On the revenue side, the company’s intelligent micro investment products continue to have a high view. According to Lotu data, the sales volume of 22q1 intelligent projection in China is + 13% year-on-year. It is expected that the company’s growth rate will lead the industry, and the epidemic in March may have a slight impact on logistics delivery. The company’s overseas delivery of smart products is expected to double due to the launch of elzon Series in overseas markets. Optimistic about the sales performance of 618 peak season and new products in the second quarter.
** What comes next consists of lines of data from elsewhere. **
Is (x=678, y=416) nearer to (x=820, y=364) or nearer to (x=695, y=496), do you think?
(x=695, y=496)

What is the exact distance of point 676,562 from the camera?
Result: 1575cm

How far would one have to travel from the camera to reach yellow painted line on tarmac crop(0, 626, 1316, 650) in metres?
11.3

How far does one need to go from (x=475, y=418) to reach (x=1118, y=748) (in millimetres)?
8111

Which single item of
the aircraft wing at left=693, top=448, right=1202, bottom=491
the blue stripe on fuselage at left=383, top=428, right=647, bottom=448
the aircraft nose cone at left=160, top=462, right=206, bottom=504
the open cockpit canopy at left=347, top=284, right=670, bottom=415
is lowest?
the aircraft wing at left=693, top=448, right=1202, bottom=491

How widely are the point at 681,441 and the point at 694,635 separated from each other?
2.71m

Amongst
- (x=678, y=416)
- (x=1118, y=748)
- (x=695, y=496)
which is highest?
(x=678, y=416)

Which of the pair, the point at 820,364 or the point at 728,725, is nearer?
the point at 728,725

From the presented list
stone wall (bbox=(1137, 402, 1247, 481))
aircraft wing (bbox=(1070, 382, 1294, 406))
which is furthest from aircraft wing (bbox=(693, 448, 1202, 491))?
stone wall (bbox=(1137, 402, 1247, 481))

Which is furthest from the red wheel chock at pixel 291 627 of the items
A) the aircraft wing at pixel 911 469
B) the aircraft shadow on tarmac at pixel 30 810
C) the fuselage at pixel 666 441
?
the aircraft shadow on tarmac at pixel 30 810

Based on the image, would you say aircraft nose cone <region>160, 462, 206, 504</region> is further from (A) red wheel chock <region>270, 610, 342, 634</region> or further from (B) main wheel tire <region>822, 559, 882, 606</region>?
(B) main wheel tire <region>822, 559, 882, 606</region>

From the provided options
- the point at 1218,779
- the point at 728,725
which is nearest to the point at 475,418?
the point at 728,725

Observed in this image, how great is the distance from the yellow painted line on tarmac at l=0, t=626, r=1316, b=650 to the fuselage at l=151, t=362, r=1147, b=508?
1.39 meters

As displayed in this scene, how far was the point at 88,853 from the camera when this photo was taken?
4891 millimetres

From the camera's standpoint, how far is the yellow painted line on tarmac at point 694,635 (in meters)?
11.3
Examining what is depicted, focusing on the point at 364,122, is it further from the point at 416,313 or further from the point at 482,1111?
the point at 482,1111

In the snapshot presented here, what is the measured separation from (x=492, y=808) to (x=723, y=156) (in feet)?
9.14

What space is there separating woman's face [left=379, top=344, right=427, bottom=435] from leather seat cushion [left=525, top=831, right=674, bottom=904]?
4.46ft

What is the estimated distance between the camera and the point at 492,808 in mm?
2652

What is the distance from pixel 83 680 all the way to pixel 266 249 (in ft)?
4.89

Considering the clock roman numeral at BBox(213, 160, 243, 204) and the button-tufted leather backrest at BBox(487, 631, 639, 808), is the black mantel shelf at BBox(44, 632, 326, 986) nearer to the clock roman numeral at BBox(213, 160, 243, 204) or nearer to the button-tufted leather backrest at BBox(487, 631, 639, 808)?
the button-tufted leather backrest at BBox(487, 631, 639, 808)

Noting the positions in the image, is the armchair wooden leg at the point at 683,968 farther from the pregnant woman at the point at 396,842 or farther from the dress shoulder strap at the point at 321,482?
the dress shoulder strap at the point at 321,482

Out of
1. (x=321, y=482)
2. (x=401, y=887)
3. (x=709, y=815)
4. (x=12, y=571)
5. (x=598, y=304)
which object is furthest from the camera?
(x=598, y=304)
On the profit side, the net profit margin attributable to the parent company of 22q1 was 11.99%, year-on-year + 1.0pct, and the gross profit margin was 37.8%. Excluding the changes in accounting standards, it was + 3.8pct year-on-year, which mainly benefited from the optimization of product structure. 1) China: the proportion of high-end products increased, and affected by chip supply, low-end products were temporarily off the shelves; 2) Abroad: Shanghai Aladdin Biochemical Technology Co.Ltd(688179) with relatively low gross profit margin suspended shipment, and the proportion of high-end new products of independent brands increased; 22q1 sales expense ratio was 13.7%, excluding changes in accounting standards, year-on-year + 1.4pct, with increased marketing investment; The R & D expense rate was 9.3%, with a year-on-year increase of + 3.3pct. The company continued to increase R & D investment to ensure product competitiveness.

The acquisition of Shanghai Aladdin Biochemical Technology Co.Ltd(688179) is expected to expand sales and optimize profits: the company plans to set up a wholly-owned subsidiary in Japan through its subsidiary Hainan Guangqing to acquire Shanghai Aladdin Biochemical Technology Co.Ltd(688179) business of popin Co., Ltd. at an estimated price of 92.018127.803 million yuan, which will obtain Shanghai Aladdin Biochemical Technology Co.Ltd(688179) complete brand and Japanese sales channels, better build and integrate the company’s overseas and local team and brand system, and optimize Shanghai Aladdin Biochemical Technology Co.Ltd(688179) profitability.

Profit forecast & investment suggestions

We estimate that the company’s revenue from 2022 to 2024 will be 5.662 billion yuan, 7.810 billion yuan and 10.721 billion yuan respectively, with a year-on-year increase of 40.2%, 38.0% and 37.3% respectively. The company’s net profit attributable to the parent company from 2022 to 2024 is expected to be 650 million yuan, 900 million yuan and 1.25 billion yuan respectively, with a year-on-year increase of 33.7%, 39.7% and 38.7% respectively, and EPS is 12.93, 18.05 and 25.05 yuan / share respectively. The current share price corresponds to 29.0x, 20.7x and 14.9xpe from 2022 to 2024, maintaining the “buy” rating.

Risk tips

The penetration rate of the projector is lower than expected, the core parts rely on outsourcing, and the industry competition intensifies.